Given information ▸
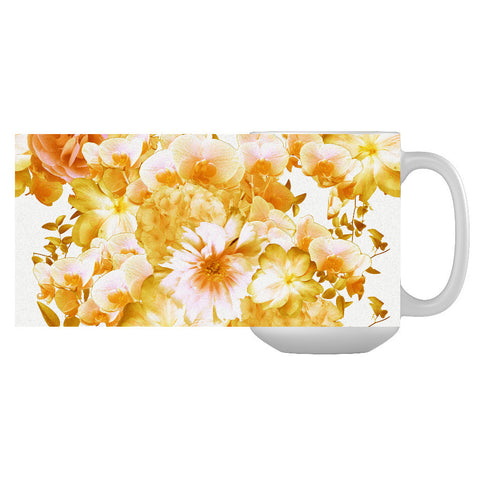 Yellow Romantic Floral Mug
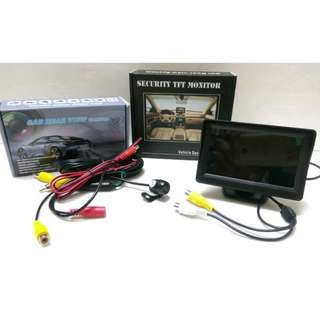 4.3' LCD TFT Rear-view Monitor for Reverse Camera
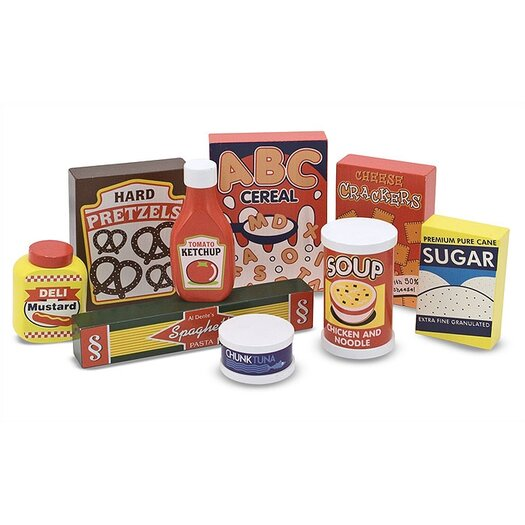 Melissa & Doug 9 Piece Dry Goods Set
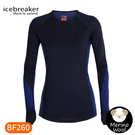 【Icebreaker 女 ZONE 網眼透氣保暖長袖上衣 BF260《海軍藍》】104477/內層衣/薄長袖/內著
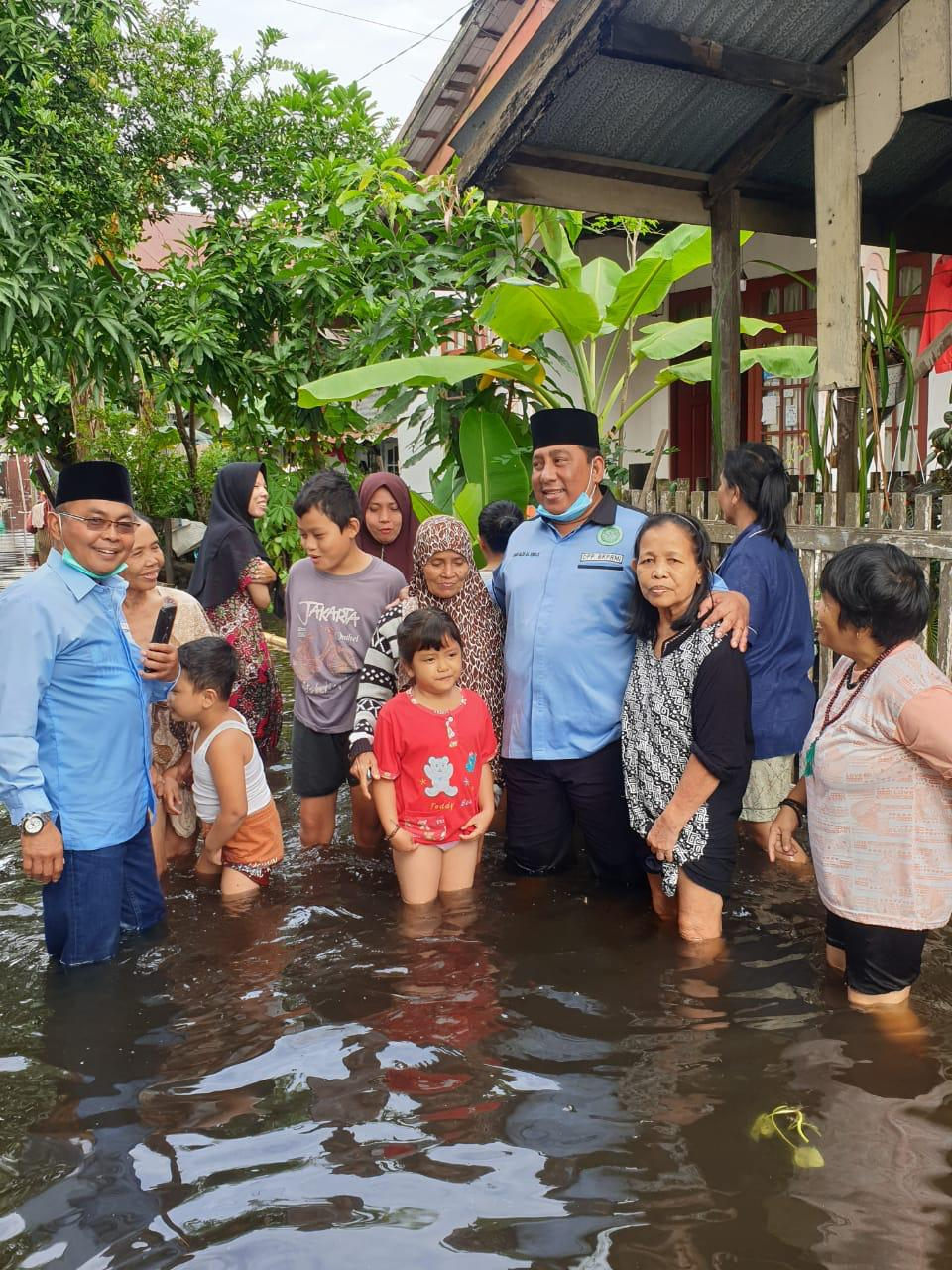 BKPRMI-Kabaharkam Polri Ringankan Beban Korban Banjir Banjarmasin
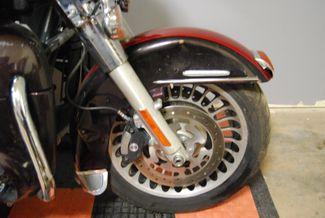 2012 Harley Davidson FLTHTK Ultra Limited Jackson, Georgia 3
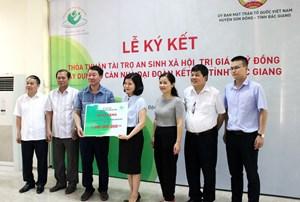 Bắc Giang: Xây dựng 15 nhà Đại đoàn kết cho hộ nghèo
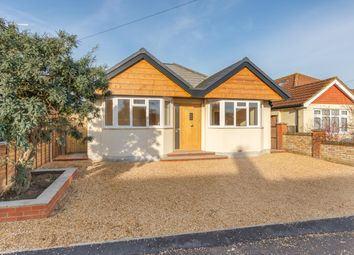 Thumbnail 4 bed detached bungalow for sale in Fulbrook Avenue, New Haw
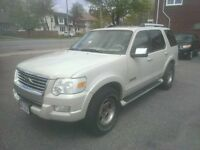 2006 Ford Explorer Limited 4dr 4x4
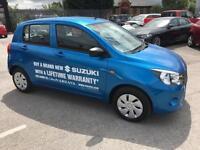 2017 Suzuki Celerio 1.0 SZ2 5dr Petrol blue Manual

Work instructions ▸
Give back the whole listing exactly, without pictures.

Solution to the problem ▸
 Yellow Romantic Floral Mug
 4.3' LCD TFT Rear-view Monitor for Reverse Camera
 Melissa & Doug 9 Piece Dry Goods Set
 【Icebreaker 女 ZONE 網眼透氣保暖長袖上衣 BF260《海軍藍》】104477/內層衣/薄長袖/內著
 BKPRMI-Kabaharkam Polri Ringankan Beban Korban Banjir Banjarmasin
 2012 Harley Davidson FLTHTK Ultra Limited Jackson, Georgia 3
 Bắc Giang: Xây dựng 15 nhà Đại đoàn kết cho hộ nghèo
 Thumbnail 4 bed detached bungalow for sale in Fulbrook Avenue, New Haw
 2006 Ford Explorer Limited 4dr 4x4
 2017 Suzuki Celerio 1.0 SZ2 5dr Petrol blue Manual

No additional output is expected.